La réforme sera mise en place progressivement à compter de juillet 2024 mais il est essentiel de vous y préparer dès aujourd’hui.
L’e-invoicing et ses impacts
La réforme liée à l’e-invoicing est mise en avant auprès des entreprises pour les économies à réaliser tant en termes de coût financier que de temps et pour la modernisation de la chaîne de facturation en simplifiant sa gestion et son suivi et en favorisant la réduction des délais de paiement.
Bien entendu, sa mise en place au sein de votre entreprise demandera certainement une adaptation des process internes. C’est pourquoi il est important de l’anticiper.
Dans cette première partie, nous rappellerons les modalités de l’e-invoicing pour ensuite exposer les impacts, notamment en matière de documentation de piste d’audit fiable.
1. Modalités d’application du e-invoicing
Définition de la facture électronique
Une « facture électronique » est une facture émise, transmise, reçue et archivée sous une forme dématérialisée/électronique, quelle qu’elle soit (article 289 VI du CGI en vigueur aujourd’hui).
Ainsi une facture émise sous format papier et numérisée pour être transformée en « PDF » ne sera pas considérée comme « électronique ».
Par la Loi de Finances pour 2023, la liste complète des dispositifs admis par l’administration fiscale en tant que facturation électronique a été mise à jour :
- La procédure de signature électronique qualifiée (RGS de niveau 2 ou 3 étoiles) ;
- Le système d'échange de données structuré (EDI fiscal) ;
- Le cachet électronique qualifié (nouveauté 2023) ;
- Tout autre dispositif technique.
Pour sa transmission, la facture électronique sera adressée au client par l’intermédiaire d’une plateforme de dématérialisation, qu’il s’agisse du portail public de facturation (CHORUS PRO) ou d’une autre plateforme de dématérialisation partenaire de l’administration fiscale.

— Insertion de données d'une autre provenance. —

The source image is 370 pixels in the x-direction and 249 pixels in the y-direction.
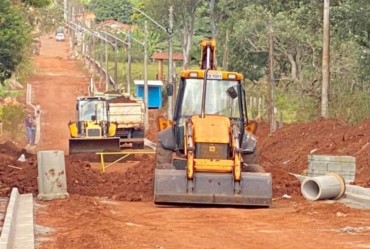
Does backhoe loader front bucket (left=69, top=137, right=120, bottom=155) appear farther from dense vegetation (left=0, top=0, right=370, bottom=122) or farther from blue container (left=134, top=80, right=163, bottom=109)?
blue container (left=134, top=80, right=163, bottom=109)

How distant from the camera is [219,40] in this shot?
70562 millimetres

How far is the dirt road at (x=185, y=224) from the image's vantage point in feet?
44.8

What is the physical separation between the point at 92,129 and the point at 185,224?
78.4 feet

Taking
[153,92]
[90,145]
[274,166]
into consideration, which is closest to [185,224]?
[274,166]

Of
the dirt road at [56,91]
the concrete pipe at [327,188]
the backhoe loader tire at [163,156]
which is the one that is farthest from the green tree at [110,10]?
the concrete pipe at [327,188]

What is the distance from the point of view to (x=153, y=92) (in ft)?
242

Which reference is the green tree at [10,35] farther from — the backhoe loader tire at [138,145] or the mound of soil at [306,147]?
the mound of soil at [306,147]

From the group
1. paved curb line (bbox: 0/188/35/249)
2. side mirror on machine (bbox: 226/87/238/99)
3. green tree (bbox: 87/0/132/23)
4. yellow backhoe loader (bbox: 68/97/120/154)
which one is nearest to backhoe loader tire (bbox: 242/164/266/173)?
side mirror on machine (bbox: 226/87/238/99)

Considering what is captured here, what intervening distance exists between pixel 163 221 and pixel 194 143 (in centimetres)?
343

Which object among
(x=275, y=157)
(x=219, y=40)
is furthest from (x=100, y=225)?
(x=219, y=40)

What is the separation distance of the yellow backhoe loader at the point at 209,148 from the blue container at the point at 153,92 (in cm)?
5002

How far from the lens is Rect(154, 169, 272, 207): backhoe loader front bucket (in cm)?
1894

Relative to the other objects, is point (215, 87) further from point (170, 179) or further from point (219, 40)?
point (219, 40)

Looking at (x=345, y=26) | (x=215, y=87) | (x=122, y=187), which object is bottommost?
(x=122, y=187)
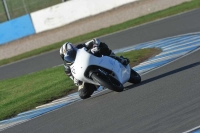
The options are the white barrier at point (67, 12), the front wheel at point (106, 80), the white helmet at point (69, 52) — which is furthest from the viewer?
the white barrier at point (67, 12)

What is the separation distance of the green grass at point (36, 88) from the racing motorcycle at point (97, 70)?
2.68 metres

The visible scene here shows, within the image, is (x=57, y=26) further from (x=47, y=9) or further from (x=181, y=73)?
(x=181, y=73)

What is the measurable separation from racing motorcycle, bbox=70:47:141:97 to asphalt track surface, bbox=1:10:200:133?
311 mm

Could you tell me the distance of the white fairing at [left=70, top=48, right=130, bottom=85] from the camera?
1032 centimetres

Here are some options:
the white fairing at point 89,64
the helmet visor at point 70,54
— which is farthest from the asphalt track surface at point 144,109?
the helmet visor at point 70,54

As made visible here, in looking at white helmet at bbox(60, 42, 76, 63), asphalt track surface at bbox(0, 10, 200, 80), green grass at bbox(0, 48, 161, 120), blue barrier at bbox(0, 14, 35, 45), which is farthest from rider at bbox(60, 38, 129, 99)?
blue barrier at bbox(0, 14, 35, 45)

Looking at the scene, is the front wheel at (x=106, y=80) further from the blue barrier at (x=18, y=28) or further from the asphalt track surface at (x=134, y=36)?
the blue barrier at (x=18, y=28)

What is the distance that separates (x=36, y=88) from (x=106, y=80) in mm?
5577

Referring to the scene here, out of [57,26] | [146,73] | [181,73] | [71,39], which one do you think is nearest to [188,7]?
[71,39]

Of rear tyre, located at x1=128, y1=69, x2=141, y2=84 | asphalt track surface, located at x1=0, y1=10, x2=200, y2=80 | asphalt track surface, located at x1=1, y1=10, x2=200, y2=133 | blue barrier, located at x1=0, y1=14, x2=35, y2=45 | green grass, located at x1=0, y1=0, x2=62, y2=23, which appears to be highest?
asphalt track surface, located at x1=1, y1=10, x2=200, y2=133

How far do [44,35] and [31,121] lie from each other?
19.3 metres

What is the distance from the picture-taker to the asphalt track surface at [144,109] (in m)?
7.64

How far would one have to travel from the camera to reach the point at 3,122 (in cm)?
1168

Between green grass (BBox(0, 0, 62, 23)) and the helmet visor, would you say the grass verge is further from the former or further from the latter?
the helmet visor
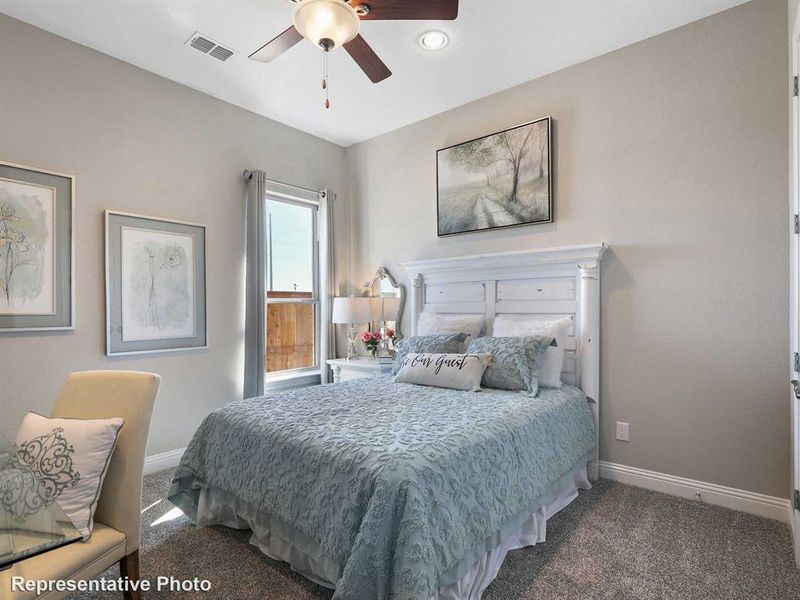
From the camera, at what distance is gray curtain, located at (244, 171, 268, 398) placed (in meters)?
3.62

Enfin, le format de la facture électronique a été précisé et trois formats ont été retenus :
- le format Cross Industry Invoice (CII) ;
- le format Universal Business Language (UBL) ;
- le format mixte composé d’un fichier de données structuré au format XML et d’un fichier PDF.
Transactions concernées par la réforme
La facturation électronique va concerner l’ensemble des opérations d’achats et de ventes de biens et/ou de prestations de services réalisées entre des entreprises établies en France qui sont assujetties à la TVA dès lors qu’il s’agit d’opérations dites domestiques, c’est-à-dire les opérations réalisées en France en BtoB.
Ainsi sont exclus les opérations de commerce international (livraison intracommunautaire, exportation) et les opérations avec les non-assujettis.
Calendrier de la réforme
Le calendrier a été fixé par décret et les modalités d'application du dispositif se feront en fonction, notamment, de la taille des entreprises concernées.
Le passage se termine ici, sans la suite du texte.